The sign testing above is because you're adding a signed int, it has nothing to do with sign-magnitude representation, if your code deals only with positive values, and had you used unsigned integers throughout, then those tests would disappear. BTW the code originally used a 2's complement representation for fixed precision ints - that code is (very slightly) faster if you really want to do an NxN bit operation, but slower if most of the integers aren't using all the internal limbs.
I also wonder about the work involved in e.g. a 64 x 64 -> 128-bit multiplication. Here is my version, based on 32x32->64 multiplies:
inline int128_t mult_64x64_to_128(int64_t a, int64_t b) { // Make life simple by dealing only with positive numbers: bool neg = false; if (a<0) { neg = !neg; a = -a; } if (b<0) { neg = !neg; b = -b; }
// Divide input into 32-bit halves: uint32_t ah = a >> 32; uint32_t al = a & 0xffffffff; uint32_t bh = b >> 32; uint32_t bl = b & 0xffffffff;
// Long multiplication, with 64-bit temporaries:
// ah al // * bh bl // ---------------- // al*bl (t1) // + ah*bl (t2) // + al*bh (t3) // + ah*bh (t4) // ----------------
uint64_t t1 = static_cast<uint64_t>(al)*bl; uint64_t t2 = static_cast<uint64_t>(ah)*bl; uint64_t t3 = static_cast<uint64_t>(al)*bh; uint64_t t4 = static_cast<uint64_t>(ah)*bh;
int128_t r(t1); r.high = t4; r += int128_t(t2) << 32; r += int128_t(t3) << 32;
if (neg) r = -r;
return r; }
So I need 4 32x32->64 multiplies to perform 1 64x64->128 multiply.
But we can't write this:
int64_t a, b ...; int128_t r = a * b;
because here a*b is a 64x64->64 multiply; instead we have to write something like
r = static_cast<int128_t>(a)*b;
so that our operator* overload is found; but this operator* doesn't know that its int128_t argument is actually a promoted int64_t, and it has to do an 128x64->128 or 128x128->128 multiply, requiring 8 or 16 32x32->64 multiplies. The only chance of avoiding the extra work is if the compiler can do constant-propagation, but I have my doubts about that.

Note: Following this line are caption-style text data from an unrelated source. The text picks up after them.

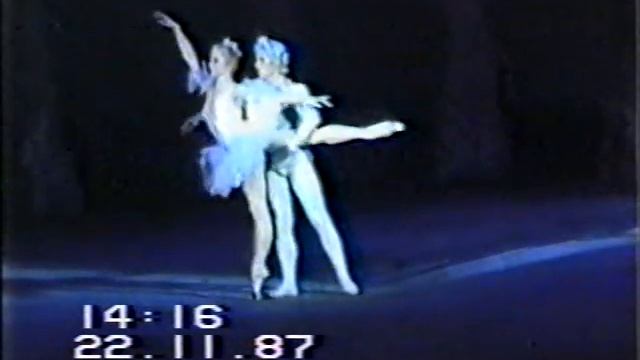 Антонова Наталья - А.Кириченко. "Золушка" Одесский театр оперы и балета 1987г. смотреть онлайн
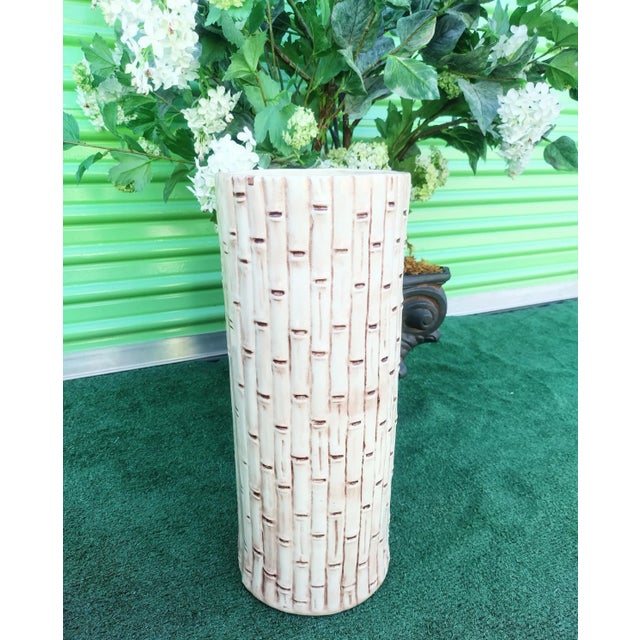 Chelsea House Inc Vintage Ceramic Faux Bamboo Off White Tan Umbrella Stand Holder For Sale - Image 4 of 6
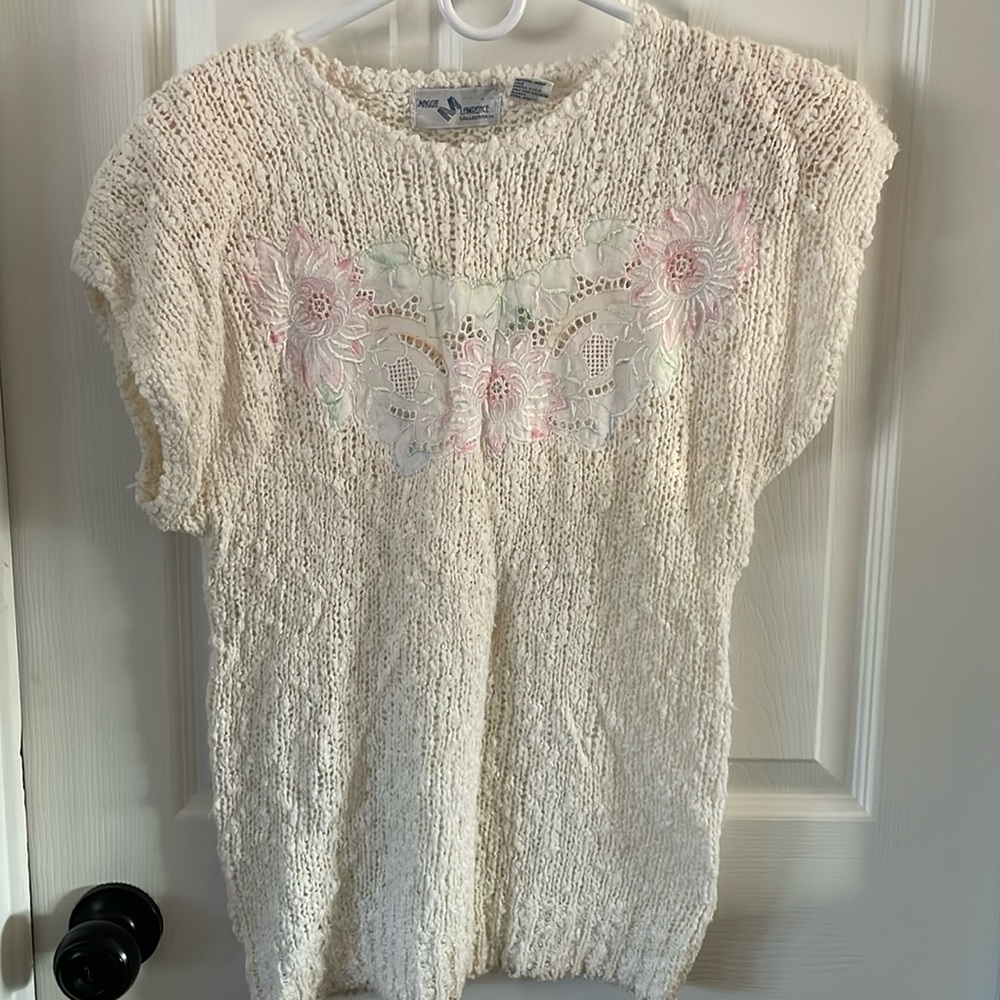 vintage 1980s Maggie Lawrence floral short sleeve pullover sweater, size M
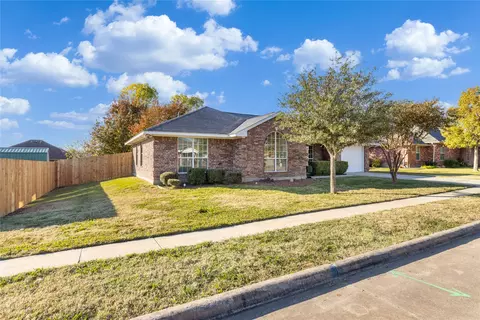 906 Roseanne Dr, Commerce, TX 75428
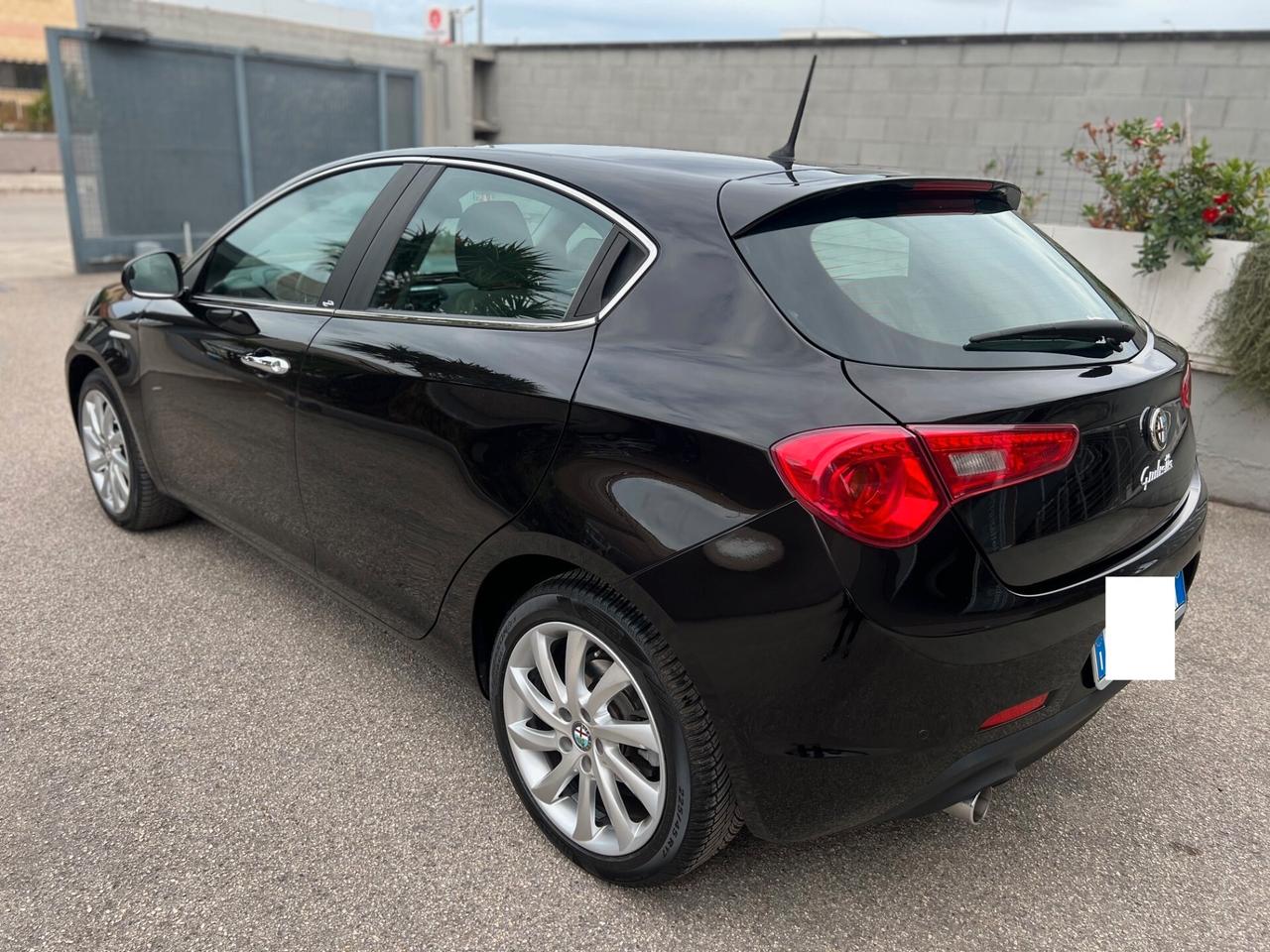 Alfa Romeo Giulietta 1.6 jtdm Distinctive 120cv PDC/CLIMA/TEL/17; PERFETTA!!
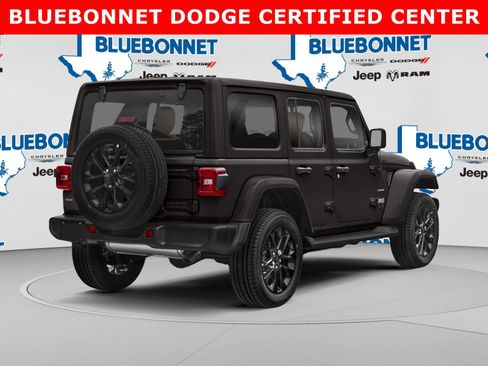 Used 2022 Jeep Wrangler Unlimited Sahara AWD/4WD image 2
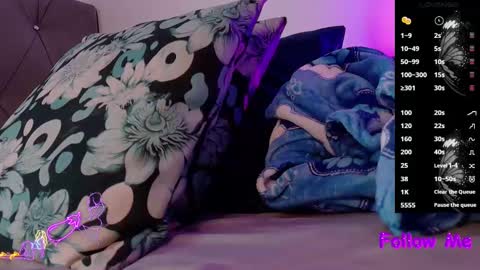 Megan online show from 03/04/25, 09:11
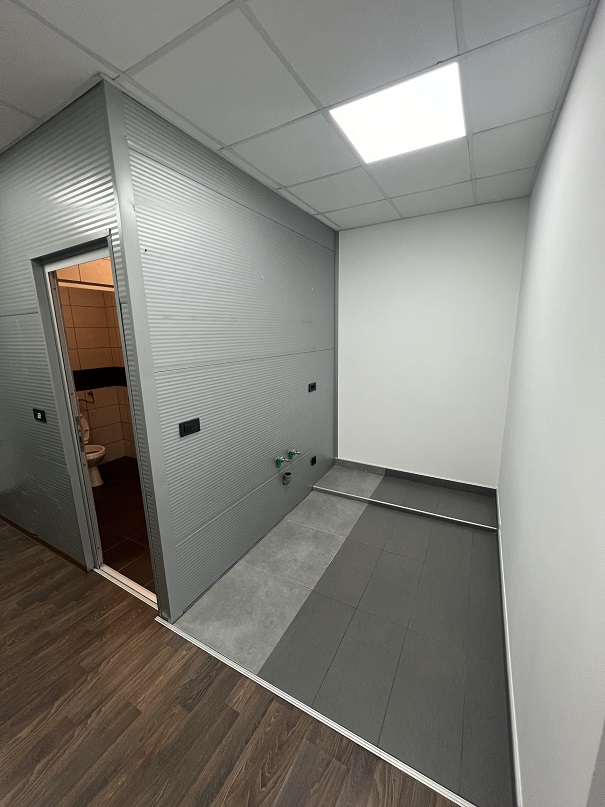 Izdajem magacin sa kancelarijama od 360m2 u Rakovici
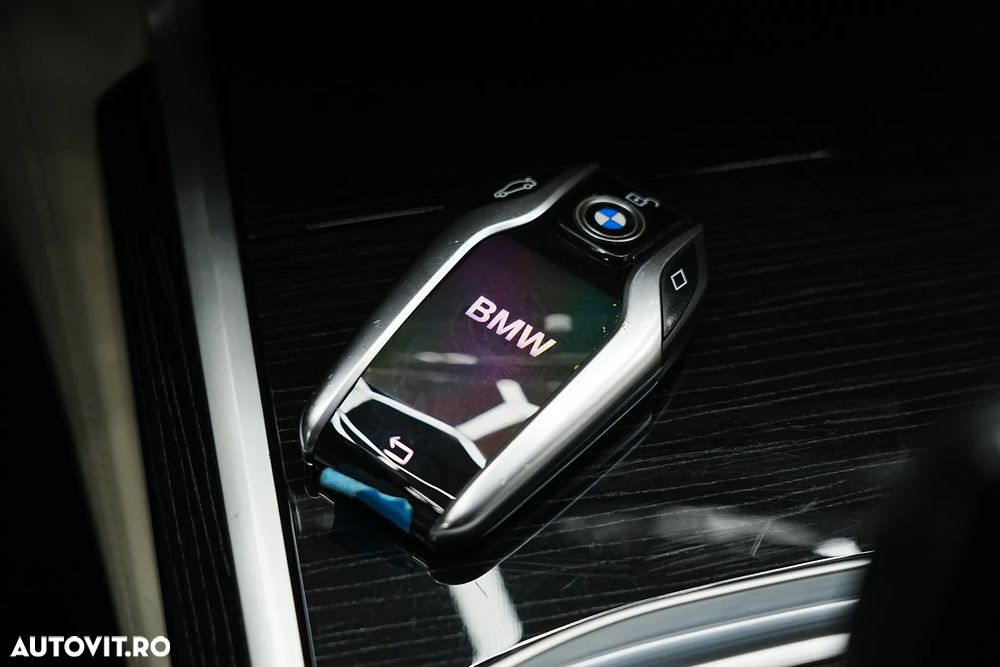 BMW Seria 7 - 13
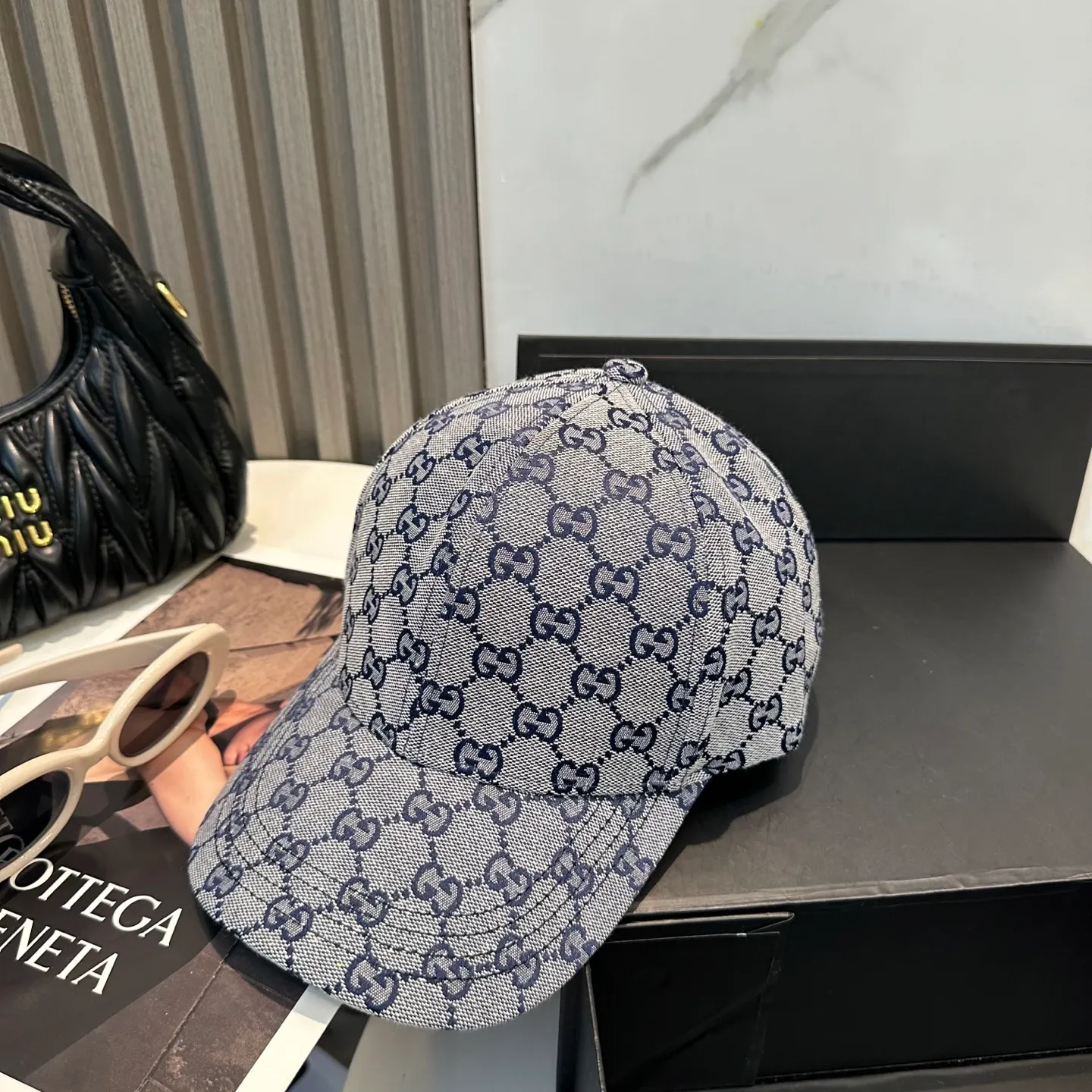 P60💰Gucci Baseball Cap♥️GUCCI🧢Official new product, baseball cap, original quality, hot arrival 🔥🎩 The craftsmanship is very exquisite, high-end and classy! Low-key luxury, easy to carry! Running volume!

No: the fixed precision cpp_int's know how many limbs are actually used: so the same number of multiplies will still be used as in your code. The problem is partly the "abstraction penalty", and partly all the special case handling inside cpp_int. I will look at your test case, but I'd be very pleasantly surprised if there's any more low-hanging fruit performance wise. Thanks for the comments, John.